# [Given request 1]
Find every line in the records below that contains the string "jeans" and copy each of those lines.

--- start Source excerpt ---

> 
>  
> > I'm excited to see someone willing to work on Adium!
> 
> Evan has done so much wonderful work, I’m happy to have the opportunity to 
> make some contributions to continue the App’s already rather amazing 
> longevity. 
> 
> 
> A lot of people have made some fantastic contributions to the project, heck I 
> was even emailing with Laura about things a month ago. I'm always glad to see 
> someone interested in continuing the work so many others have before them. If 
> you have any questions about decisions made I'm also happy to help try to 
> answer them.
> 

I’m sorry, I didn’t read how that statement likely scans to other contributors. 

Adium is a great project and has had outstanding contributions from many 
people, and I’m glad to be able to contribute to the continuation of that. 

>  
> Someone correct me if I'm wrong here, but others do in fact use mercurial. 
> However that's not relevant to adium in and of itself other than if you 
> consider Adium a place for people to learn and build up skills before they go 
> on to work on other, bigger things then using the "popular" version control 
> system might be a good idea.

This is why all of the services that offer version management including git 
have removed direct support for mercurial?

> 
> I didn't see any discussion about switching repositories, I have two 
> questions about using git and one about github:
> 
> 1) I know in mercurial (and I believe the reason it was chosen for Adium) you 
> cannot delete commit history, while at the same time with git you can do so 
> with multiple options (rebase, filter-branches, git reset, etc.).

--- end Source excerpt ---
--- start Extracted data ---

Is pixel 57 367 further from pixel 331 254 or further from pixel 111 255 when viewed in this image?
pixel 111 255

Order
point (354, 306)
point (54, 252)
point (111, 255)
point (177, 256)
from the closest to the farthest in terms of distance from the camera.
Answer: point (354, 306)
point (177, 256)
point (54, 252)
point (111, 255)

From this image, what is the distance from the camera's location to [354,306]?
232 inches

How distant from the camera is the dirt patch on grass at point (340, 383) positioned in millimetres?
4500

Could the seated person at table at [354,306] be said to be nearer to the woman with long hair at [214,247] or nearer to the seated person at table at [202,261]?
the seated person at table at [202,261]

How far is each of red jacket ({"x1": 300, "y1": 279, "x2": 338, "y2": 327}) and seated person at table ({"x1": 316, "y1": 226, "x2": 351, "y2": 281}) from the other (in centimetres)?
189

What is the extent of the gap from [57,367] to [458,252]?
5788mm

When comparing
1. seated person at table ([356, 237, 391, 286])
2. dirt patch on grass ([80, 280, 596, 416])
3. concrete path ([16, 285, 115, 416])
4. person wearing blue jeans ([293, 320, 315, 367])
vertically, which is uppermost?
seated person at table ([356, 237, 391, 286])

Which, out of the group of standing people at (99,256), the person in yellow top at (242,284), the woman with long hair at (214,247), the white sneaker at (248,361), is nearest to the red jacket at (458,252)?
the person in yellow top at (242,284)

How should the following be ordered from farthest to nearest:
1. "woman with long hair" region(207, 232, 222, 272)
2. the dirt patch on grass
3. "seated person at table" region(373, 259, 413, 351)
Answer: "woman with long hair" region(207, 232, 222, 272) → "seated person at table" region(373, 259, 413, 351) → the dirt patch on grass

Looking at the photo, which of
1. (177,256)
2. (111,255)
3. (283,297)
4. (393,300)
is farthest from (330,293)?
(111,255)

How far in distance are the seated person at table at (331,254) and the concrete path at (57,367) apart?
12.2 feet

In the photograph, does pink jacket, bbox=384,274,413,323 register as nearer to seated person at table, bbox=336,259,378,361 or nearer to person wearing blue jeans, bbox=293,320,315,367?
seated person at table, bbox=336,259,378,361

--- end Extracted data ---

# [Given request 2]
Reproduce word for word the passage of the Adium email above, starting at "Adium is a great" and ending at "fact use mercurial.".

# [Complete output 1]
4. person wearing blue jeans ([293, 320, 315, 367])
In the photograph, does pink jacket, bbox=384,274,413,323 register as nearer to seated person at table, bbox=336,259,378,361 or nearer to person wearing blue jeans, bbox=293,320,315,367?

# [Complete output 2]
Adium is a great project and has had outstanding contributions from many 
people, and I’m glad to be able to contribute to the continuation of that. 

>  
> Someone correct me if I'm wrong here, but others do in fact use mercurial.